Editorial du « Monde ». Un régime autoritaire qui se sent menacé est prêt à tout. En permettant l’invalidation, mardi 7 mai, de l’élection d’Ekrem Imamoglu, du Parti républicain du peuple (CHP), la principale force de l’opposition, à la mairie du Grand Istanbul, le président Recep Tayyip Erdogan – qui se targue pourtant de tirer sa légitimité du suffrage universel – a franchi un pas de plus dans le mépris ouvert des règles de la démocratie.

Certes, à peine 13 000 voix, sur quelque 10 millions de votants, séparent le vainqueur du scrutin de l’ex-premier ministre Binali Yildirim, candidat de l’AKP (Parti de la justice et du développement), le parti islamiste au pouvoir depuis novembre 2002. Mais les bulletins ont été comptés et recomptés. Et le Haut Conseil électoral, qui a annulé le scrutin au prétexte qu’un certain nombre de chefs de bureaux de vote n’étaient pas des fonctionnaires, n’a pas contesté l’élection des maires d’arrondissement qui, elle, a été à l’avantage de l’AKP.

L’annulation d’une élection aussi symbolique que celle d’Istanbul marque un tournant. Cette moitié de la Turquie qui ne se reconnaît pas dans l’autoritarisme pieux, conservateur et nationaliste de Recep Tayyip Erdogan dénonce un véritable putsch électoral. « Il est possible de présenter un candidat contre l’AKP, mais pas de gagner », a résumé Onur Adiguzel, coprésident du CHP.
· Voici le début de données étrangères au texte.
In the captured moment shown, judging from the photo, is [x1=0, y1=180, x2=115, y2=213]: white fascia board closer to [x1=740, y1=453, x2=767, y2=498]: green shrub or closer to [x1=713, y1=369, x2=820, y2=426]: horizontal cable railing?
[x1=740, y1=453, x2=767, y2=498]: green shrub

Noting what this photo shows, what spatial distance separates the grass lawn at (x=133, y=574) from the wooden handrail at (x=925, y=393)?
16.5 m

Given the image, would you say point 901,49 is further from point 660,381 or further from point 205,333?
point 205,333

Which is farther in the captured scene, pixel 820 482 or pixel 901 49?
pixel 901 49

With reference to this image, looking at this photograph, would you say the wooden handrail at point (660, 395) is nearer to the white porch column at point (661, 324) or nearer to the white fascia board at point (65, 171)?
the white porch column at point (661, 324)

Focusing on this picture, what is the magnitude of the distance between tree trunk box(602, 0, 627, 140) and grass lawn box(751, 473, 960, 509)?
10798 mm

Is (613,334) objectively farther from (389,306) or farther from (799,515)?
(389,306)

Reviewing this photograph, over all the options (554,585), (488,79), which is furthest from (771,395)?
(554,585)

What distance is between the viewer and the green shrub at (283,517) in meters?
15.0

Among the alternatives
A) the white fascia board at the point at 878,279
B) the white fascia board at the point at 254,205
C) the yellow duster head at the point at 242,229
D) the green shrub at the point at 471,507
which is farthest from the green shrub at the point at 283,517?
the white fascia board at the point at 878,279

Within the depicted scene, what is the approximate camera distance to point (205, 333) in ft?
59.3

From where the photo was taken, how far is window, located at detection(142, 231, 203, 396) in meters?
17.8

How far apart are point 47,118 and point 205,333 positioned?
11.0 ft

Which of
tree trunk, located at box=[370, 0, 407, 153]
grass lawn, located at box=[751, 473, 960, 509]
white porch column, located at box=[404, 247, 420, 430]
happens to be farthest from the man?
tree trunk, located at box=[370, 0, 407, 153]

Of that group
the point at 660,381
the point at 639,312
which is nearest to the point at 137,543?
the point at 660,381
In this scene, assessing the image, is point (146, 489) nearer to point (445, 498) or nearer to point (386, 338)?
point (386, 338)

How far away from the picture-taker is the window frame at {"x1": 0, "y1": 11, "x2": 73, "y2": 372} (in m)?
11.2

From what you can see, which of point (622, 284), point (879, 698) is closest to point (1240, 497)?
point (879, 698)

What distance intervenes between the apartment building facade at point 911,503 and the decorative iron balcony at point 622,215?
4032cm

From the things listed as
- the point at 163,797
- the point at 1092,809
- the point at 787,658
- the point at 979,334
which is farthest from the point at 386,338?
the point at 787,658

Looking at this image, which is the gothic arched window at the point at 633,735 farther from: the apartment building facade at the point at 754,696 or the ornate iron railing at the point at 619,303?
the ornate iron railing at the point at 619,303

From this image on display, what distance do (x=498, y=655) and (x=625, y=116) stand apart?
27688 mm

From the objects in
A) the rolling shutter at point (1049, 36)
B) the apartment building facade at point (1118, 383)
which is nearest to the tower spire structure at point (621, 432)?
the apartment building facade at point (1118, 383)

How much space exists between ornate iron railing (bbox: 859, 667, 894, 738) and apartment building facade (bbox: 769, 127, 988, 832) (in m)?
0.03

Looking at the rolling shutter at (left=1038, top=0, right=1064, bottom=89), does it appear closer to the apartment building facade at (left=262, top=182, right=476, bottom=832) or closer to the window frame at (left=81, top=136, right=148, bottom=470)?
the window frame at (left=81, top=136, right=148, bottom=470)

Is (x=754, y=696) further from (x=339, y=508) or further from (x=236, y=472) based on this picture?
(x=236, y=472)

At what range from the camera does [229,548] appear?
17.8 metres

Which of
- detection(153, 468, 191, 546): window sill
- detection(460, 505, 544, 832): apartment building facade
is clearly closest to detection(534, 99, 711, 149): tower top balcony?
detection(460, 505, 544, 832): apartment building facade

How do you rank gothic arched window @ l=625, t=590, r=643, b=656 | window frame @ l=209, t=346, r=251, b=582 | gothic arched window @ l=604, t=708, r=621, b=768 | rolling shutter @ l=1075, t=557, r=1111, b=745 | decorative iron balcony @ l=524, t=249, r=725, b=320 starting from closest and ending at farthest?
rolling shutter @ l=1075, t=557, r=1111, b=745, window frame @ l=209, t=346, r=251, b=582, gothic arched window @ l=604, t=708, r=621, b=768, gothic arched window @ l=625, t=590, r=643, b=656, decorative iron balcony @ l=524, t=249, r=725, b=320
Ces dernières années, les irrégularités et les fraudes n’ont pas manqué, notamment lors du référendum d’avril 2017 instaurant une république présidentielle, remporté d’une très courte tête par celui que ses partisans appellent le « Rais ». Les résultats ne sont pourtant pas toujours acquis d’avance : le 31 mars, le pouvoir a perdu aussi la capitale Ankara et nombre des grandes villes à l’issue des élections municipales. Une perte d’autant plus cinglante que ces villes étaient, pour la plupart, dirigées par les islamistes depuis un quart de siècle.

Virage autoritaire et nationaliste

Lui-même ancien maire d’Istanbul, M. Erdogan rappelle volontiers que « remporter Istanbul, c’est remporter la Turquie ». Cette défaite dans la cité qui fut son tremplin politique était un camouflet – la défaite de trop. Perdre cette ville qui concentre un bon tiers de la richesse nationale, c’est aussi priver l’AKP de capitaux et de fonds publics précieux pour nourrir entrepreneurs amis et clientèle.

Le virage autoritaire et nationaliste de Recep Tayyip Erdogan, arrivé au pouvoir comme libéral et pro-européen, l’a coupé des parties les plus dynamiques du pays. Il riposte en durcissant encore la répression : la confirmation par la Cour constitutionnelle, le 5 mai, de la condamnation à la prison à perpétuité de deux journalistes, Ahmet Altan et Nazli Ilicak, accusés contre toute évidence d’implication dans le putsch militaire raté du 15 juillet 2016, en est un nouveau signe. Depuis 2016, 55 000 personnes ont été arrêtées et plus de 150 000 fonctionnaires limogés.

Le « Rais » veut rejouer le match, comme il l’a fait après les législatives de juin 2015, lorsque son parti a perdu la majorité tout en restant la première force du pays. Six mois plus tard, l’AKP triomphait, sur fond de reprise du conflit avec la rébellion kurde et de chantage au chaos. Les Stambouliotes retourneront aux urnes le 23 juin. L’enjeu est tel, dans une Turquie polarisée comme jamais, que tous les dérapages sont possibles. Mais pour la première fois, l’opposition turque, fragmentée, trouve une figure charismatique autour de laquelle faire bloc : Ekrem Imamoglu, maire éphémère.